= Sarah Pettit =

American journalist, lgbt rights activist and editor

Sarah Pettit (6 August 1966 – 22 January 2003) was an American journalist, LGBTQ+ rights activist, and editor. She was known for being the founding editor of Out Magazine alongside Michael Goff.

== Early life ==
Pettit was born in Amsterdam, Noord-Holland, Netherlands where her father worked as a banker for an international banking corporation. She was raised in Paris, London, and Bad Homburg, Germany. She went to Phillips Exeter Academy and then earned a bachelor's degree at Yale University, in Comparative Literature in French and German in 1988.

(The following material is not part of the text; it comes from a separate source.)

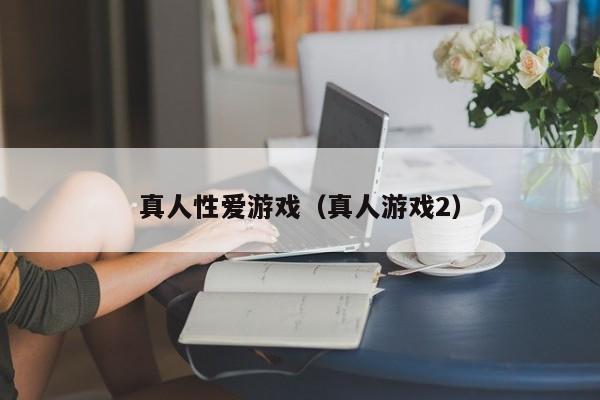 真人性爱游戏(真人游戏2)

Pettit's activism began while at Yale, where she was instrumental in successful student efforts to add sexual orientation to the university's nondiscrimination clause.

==Career==
After a brief stint working for Michael Denneny at St. Martin's Press, Pettit's publishing career ramped up in 1989 when she became the arts editor for OutWeek a controversial weekly gay and lesbian magazine that stirred national debates for its tactics around gay rights activism and “outing” public figures. Pettit remained at OutWeek until it closed in 1991.

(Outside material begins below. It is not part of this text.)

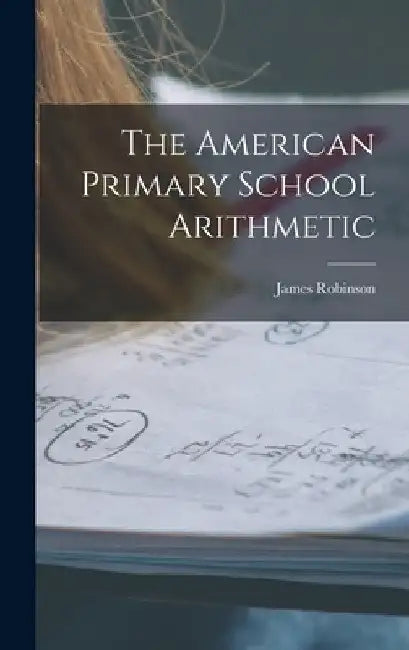 The American Primary School Arithmetic by James Robinson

In 1992, she joined Michael Goff to create Out magazine, where she extended the magazine's cultural and political focus, attracting an unprecedented range of advertisers, like Calvin Klein and General Motors, that had not previously appeared in gay publications.

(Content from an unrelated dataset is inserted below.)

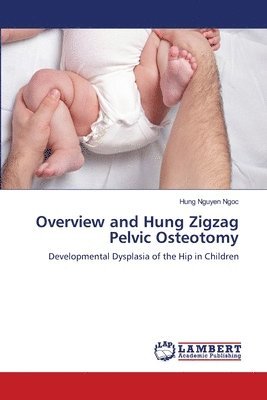 Overview and Hung Zigzag Pelvic Osteotomy 1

She was hired by Newsweek as their senior editor for arts and entertainment in 1998, a role she held until her death in 2003. Curve said she is “widely remembered as one of the most influential lesbian journalists of our time. She spoke often and forcefully on queer issues to prominent media outlets such as CNN, MSNBC and ABC's Nightline. As a journalist during a critical point in U.S. queer history, Pettit quickly earned a reputation for unabashedly -- and often forcefully -- confronting political and social controversy, including radical AIDS activism, outing, the politics of safe sex, and lesbians and the medical establishment.”

== Death and legacy ==
Pettit died on January 22, 2003, in New York City, due complications with lymphoma diagnosed less than a year before. Yale offers a doctoral fellowship in lesbian studies named for Pettit. The Association of LGBTQ+ Journalists (NLGJA) awards the Sarah Pettit Memorial Award for the LGBTQ Journalist of the Year for journalists contributing in LGBTQ media publications.